Utilizing Optical Flow in OpenCV (Python), we were able to convert each webcam frame into a color map, mirroring the approach taken during the training process. This enabled us to prompt the model to classify each frame accordingly. For instance, a frame capturing a person with their arms open and waving could be classified under the category of ocean waves, as it bears the closest resemblance to the images within that class.

4. Animation

We aimed to generate artistic animations of water that correspond to the outcomes of the real-time classifier. For instance, if the movements of an audience member are identified as resembling an "ocean wave," we anticipate the animation will display patterns of ocean waves. If the movements shift and are recognized as a different type of water motion, we likewise expect the animation to transition smoothly to reflect this change.

Animation: ocean wave

Animation: ripple

We designed a 50x50 grid, where each cell features a white dot. By parametrically adjusting the vertical movements of these dots, we created movement patterns that simulate various types of water motion.

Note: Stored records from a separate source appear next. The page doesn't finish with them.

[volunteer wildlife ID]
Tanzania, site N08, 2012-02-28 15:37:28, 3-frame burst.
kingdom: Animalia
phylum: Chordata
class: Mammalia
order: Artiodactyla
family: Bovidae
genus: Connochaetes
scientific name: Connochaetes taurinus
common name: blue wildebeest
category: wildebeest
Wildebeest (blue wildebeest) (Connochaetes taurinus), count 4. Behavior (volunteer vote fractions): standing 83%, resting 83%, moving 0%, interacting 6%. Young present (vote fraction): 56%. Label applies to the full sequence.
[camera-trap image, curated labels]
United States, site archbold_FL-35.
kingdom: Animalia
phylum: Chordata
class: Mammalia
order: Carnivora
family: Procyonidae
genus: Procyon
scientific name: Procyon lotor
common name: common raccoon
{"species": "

The final challenge was seamlessly integrating the animation on the front-end server with the classifier on the back-end server. Overcoming the inherent time delays in data transmission was a complex task. Fortunately, WebSocket technology enabled us to significantly reduce this asynchrony. Establishing a bidirectional communication pathway between the front-end and back-end using WebSocket allowed the front-end to continuously listen to data from the back-end, and vice versa. This method proved to be more efficient than traditional HTTP approaches for real-time data exchange.

5. Built Environment and Feedback Loop

Built environment: right view

Built environment: top view

Built environment: isometric view

The installation was configured in a dark space in the school building, featuring two intersecting projections and a white tulle dominating the center of the space. A projector was suspended from the ceiling at the rear, while the other was stationed on a table to one side. This arrangement facilitated an interplay of light upon the tulle, creating a dynamic pattern of illumination that penetrated the semi-transparent fabric and illuminated the opposite walls.

This setup created a highly immersive experience for participants, allowing for an interactive engagement with the space. In addition to human body movements, the projected animation was also captured by the webcam, consequently augmenting the subsequent animation. This process enriched the animation, leading to a cyclical interaction wherein participants, often subconsciously, adapted their movements in response to the visual stimuli. Consequently, a feedback loop emerged, illustrating a dynamic interplay between human participants and the technological components of the installation.

A notable observation was the participants' engagement with their shadows. Any movement close to the projector was significantly magnified, creating an enlarged silhouette on the walls. These silhouettes, once detected by the webcam, promptly influenced the subsequent animation. This feature was particularly well-received, allowing participants to experiment with their body movements in front of the projector and observe the resultant effects on the animation.